▸ MATERIAL PROVIDED:
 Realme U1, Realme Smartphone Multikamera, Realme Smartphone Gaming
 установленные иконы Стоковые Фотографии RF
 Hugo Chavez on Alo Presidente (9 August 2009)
...
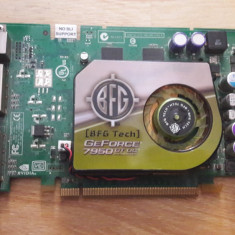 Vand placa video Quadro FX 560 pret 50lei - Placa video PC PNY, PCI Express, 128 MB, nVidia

▸ REQUIRED WORK: Give back exactly the lines above starting at the line where "Realme U1, Realme" appears and ending at the line where "Hugo Chavez on" appears, both included, with no other lines.

▸ RESULT FOR THIS TASK:
 Realme U1, Realme Smartphone Multikamera, Realme Smartphone Gaming
 установленные иконы Стоковые Фотографии RF
 Hugo Chavez on Alo Presidente (9 August 2009)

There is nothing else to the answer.